Die Europäische Kommission unternimmt jetzt offizielle Schritte, um ihre Abhängigkeit von US-amerikanischen Big-Tech-Unternehmen zu verringern.
Im Rahmen des „Cloud and AI Development Act” (CADA) legt sie klare Souveränitätsanforderungen für die Cloud- und KI-Beschaffung des öffentlichen Sektors vor. Private Unternehmen in kritischen Sektoren wie Bankwesen, Energie und Gesundheit dürfen dieselben Kriterien anwenden.
Damit signalisiert die Kommission: Wo die KI läuft und wer sie kontrolliert, ist mittlerweile genauso entscheidend wie das, was sie tut.
„Außerdem wird ein einheitlicher EU-weiter Rahmen zur Bewertung der Souveränität in den Bereichen Cloud und KI eingeführt. Dabei wird aber der Großteil unseres Marktes für gleich gesinnte Partner offen bleiben. Dies wird dazu beitragen, kritische Anwendungen und sensible Daten zu schützen und die Entwicklung und Einführung fortschrittlicher Cloud- und KI-Technologien zu unterstützen.”
— Europäische Kommission, Pressemitteilung – „Die Kommission schlägt ein Paket für technologische Souveränität vor, um Europas digitale Autonomie und Resilienz zu stärken”, 3. Juni 2026
Wer ist betroffen?
Verpflichtend – für den öffentlichen Sektor bei Beschaffung von KI und Cloud. Je sensibler die Aufgabe, desto höher die geforderte Schutzstufe.

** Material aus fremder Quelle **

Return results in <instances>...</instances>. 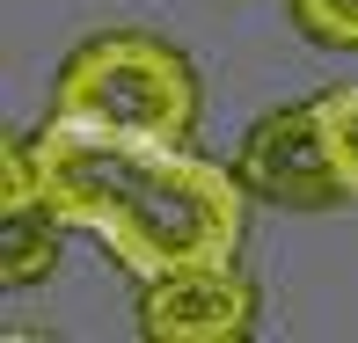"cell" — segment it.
I'll use <instances>...</instances> for the list:
<instances>
[{"label":"cell","instance_id":"1","mask_svg":"<svg viewBox=\"0 0 358 343\" xmlns=\"http://www.w3.org/2000/svg\"><path fill=\"white\" fill-rule=\"evenodd\" d=\"M37 190L73 234H95L132 277L227 263L249 226V190L234 161L190 154V139H146L110 124L44 117L22 139Z\"/></svg>","mask_w":358,"mask_h":343},{"label":"cell","instance_id":"3","mask_svg":"<svg viewBox=\"0 0 358 343\" xmlns=\"http://www.w3.org/2000/svg\"><path fill=\"white\" fill-rule=\"evenodd\" d=\"M234 175L256 205H285V212H329L351 198V183L336 175L329 146H322L315 103H278L241 132L234 146Z\"/></svg>","mask_w":358,"mask_h":343},{"label":"cell","instance_id":"7","mask_svg":"<svg viewBox=\"0 0 358 343\" xmlns=\"http://www.w3.org/2000/svg\"><path fill=\"white\" fill-rule=\"evenodd\" d=\"M285 15L322 52H358V0H285Z\"/></svg>","mask_w":358,"mask_h":343},{"label":"cell","instance_id":"2","mask_svg":"<svg viewBox=\"0 0 358 343\" xmlns=\"http://www.w3.org/2000/svg\"><path fill=\"white\" fill-rule=\"evenodd\" d=\"M52 117L146 132V139H190L198 132V66L169 37L103 29L66 52V66L52 80Z\"/></svg>","mask_w":358,"mask_h":343},{"label":"cell","instance_id":"6","mask_svg":"<svg viewBox=\"0 0 358 343\" xmlns=\"http://www.w3.org/2000/svg\"><path fill=\"white\" fill-rule=\"evenodd\" d=\"M315 117H322V146H329L336 175H344L351 198H358V80H344V88H329V95H315Z\"/></svg>","mask_w":358,"mask_h":343},{"label":"cell","instance_id":"5","mask_svg":"<svg viewBox=\"0 0 358 343\" xmlns=\"http://www.w3.org/2000/svg\"><path fill=\"white\" fill-rule=\"evenodd\" d=\"M73 226L44 205L37 190V168H29L22 139H8V198H0V285L22 292V285H44L59 270V241Z\"/></svg>","mask_w":358,"mask_h":343},{"label":"cell","instance_id":"4","mask_svg":"<svg viewBox=\"0 0 358 343\" xmlns=\"http://www.w3.org/2000/svg\"><path fill=\"white\" fill-rule=\"evenodd\" d=\"M249 329H256V285L234 256L139 277V336L146 343H241Z\"/></svg>","mask_w":358,"mask_h":343}]
</instances>
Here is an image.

Für alle anderen – ein Maßstab, um zu beurteilen, wie abhängig oder unabhängig die eigene Infrastruktur tatsächlich ist.
CADA bietet einen Rahmen zur Bewertung der Cloud- und KI-Souveränität
Die vier Sicherheitsstufen sind von öffentlichen Stellen für ihre Risikobewertungen zu nutzen – und die Kommission öffnet dasselbe Instrument für den privaten Sektor:
Stufe 1 – die Daten werden in einer Infrastruktur innerhalb der Union verarbeitet und gespeichert.
Stufe 2 – Anbieter weist Unabhängigkeit von Drittstaaten und Transparenz über ihre Software-Lieferkette nach.
Stufe 3 – Anbieter stammen aus der EU und unterliegen nur dem EU-Recht. Weitere Kriterien sind zu bewerten, etwa die Staatsangehörigkeit des Personals. Die Kommission kann Anbieter aus Drittstaaten anerkennen.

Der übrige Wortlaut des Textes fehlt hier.